I was beginning to wonder Aabout that LOL


----------



## videorov

Check here too
Photo Crystals

And

This company can get you anything but it has to add extra shipping from china they are in NY.
Dingword Corporation (USA)


----------



## idonaldson

At crazy - OP- opening post - the originator - I never really got good results - found the results did not pop like at the shows - Since I have a laser - I use most of my inventory for that - every now in then I look at the machine and say I will give it a try and then after doing so I remember why I stop using it.
If you do go to there where house - it is kind of secluded but not to far from a school - so no loud noises.


----------



## acrazyfool

Okay, folks, I have great news. Yesterday the UPS guy dropped off my C3 machine, and we got it unpacked and it has been repaired and works. In fact I got two followup calls from CASI about the machine. They stressed they are a new company and will strive to make amends and make their customers happy. They did say they'll be out of crystals for the next few months. 

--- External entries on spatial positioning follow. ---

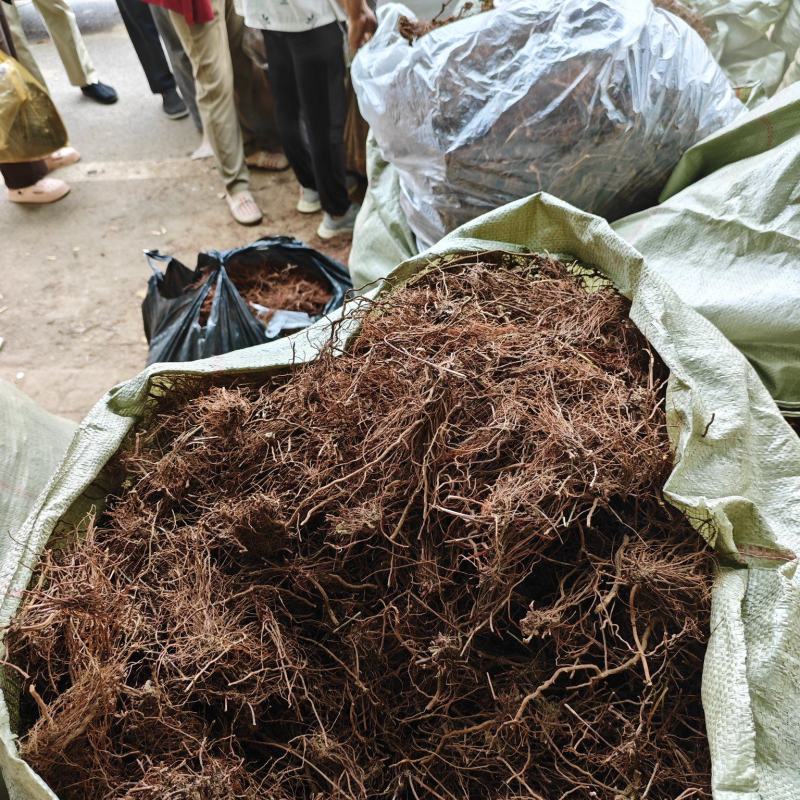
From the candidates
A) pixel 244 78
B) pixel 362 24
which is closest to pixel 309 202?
pixel 244 78

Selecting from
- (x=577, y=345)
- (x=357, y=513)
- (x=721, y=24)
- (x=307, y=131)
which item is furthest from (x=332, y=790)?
(x=307, y=131)

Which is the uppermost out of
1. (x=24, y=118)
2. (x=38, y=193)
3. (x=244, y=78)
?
(x=24, y=118)

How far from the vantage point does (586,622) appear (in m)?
0.98

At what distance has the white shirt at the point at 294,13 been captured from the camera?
2.59m

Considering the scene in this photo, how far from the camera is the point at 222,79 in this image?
3189 mm

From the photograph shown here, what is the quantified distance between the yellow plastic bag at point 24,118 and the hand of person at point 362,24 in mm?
1594

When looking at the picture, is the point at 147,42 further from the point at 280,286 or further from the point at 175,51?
the point at 280,286

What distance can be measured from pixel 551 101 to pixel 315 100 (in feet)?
5.24

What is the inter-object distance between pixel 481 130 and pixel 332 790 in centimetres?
140

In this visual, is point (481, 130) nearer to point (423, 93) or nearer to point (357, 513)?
point (423, 93)

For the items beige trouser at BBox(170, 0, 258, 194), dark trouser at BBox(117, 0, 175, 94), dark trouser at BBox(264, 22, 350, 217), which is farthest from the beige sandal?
dark trouser at BBox(117, 0, 175, 94)

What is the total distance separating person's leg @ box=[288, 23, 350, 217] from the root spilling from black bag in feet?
6.77

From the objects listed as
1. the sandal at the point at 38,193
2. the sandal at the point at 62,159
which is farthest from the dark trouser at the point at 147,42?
the sandal at the point at 38,193

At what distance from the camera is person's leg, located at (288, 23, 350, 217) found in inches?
107
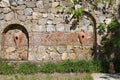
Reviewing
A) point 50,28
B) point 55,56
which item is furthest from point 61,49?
point 50,28

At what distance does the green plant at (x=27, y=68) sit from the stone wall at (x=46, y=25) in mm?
533

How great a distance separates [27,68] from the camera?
8.90 meters

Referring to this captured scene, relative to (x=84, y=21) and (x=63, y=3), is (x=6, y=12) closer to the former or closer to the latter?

Thank you all who gave advice and support. 

Jessie


----------



## videorov

*Re: CASI QLT out of business? Now a new business*

I too have good news. They replaced my defective
two packages of chroma crystal film material.
UPS drop it off Tuseday this week.
Jeff I talked with at the company did what he said he would do.

Thankyou Jeff
The new QLT.com as they are known now are
helping everyone looks like.

I will keep buying from them.


----------



## acrazyfool

Videorov,

I'm really happy to hear this. Hopefully things will be better. We shall see


----------



## ajspin

Conde also carries a good supply of everything you need, I found the crystals were nicer and better packed etc, under name crystal imprints.


----------



## laverne

Do you know if anybody sells the qlt posters


----------



## lesliefaye

Can anyone help me with the software for the crystals? I'm having a problem creating projects.


----------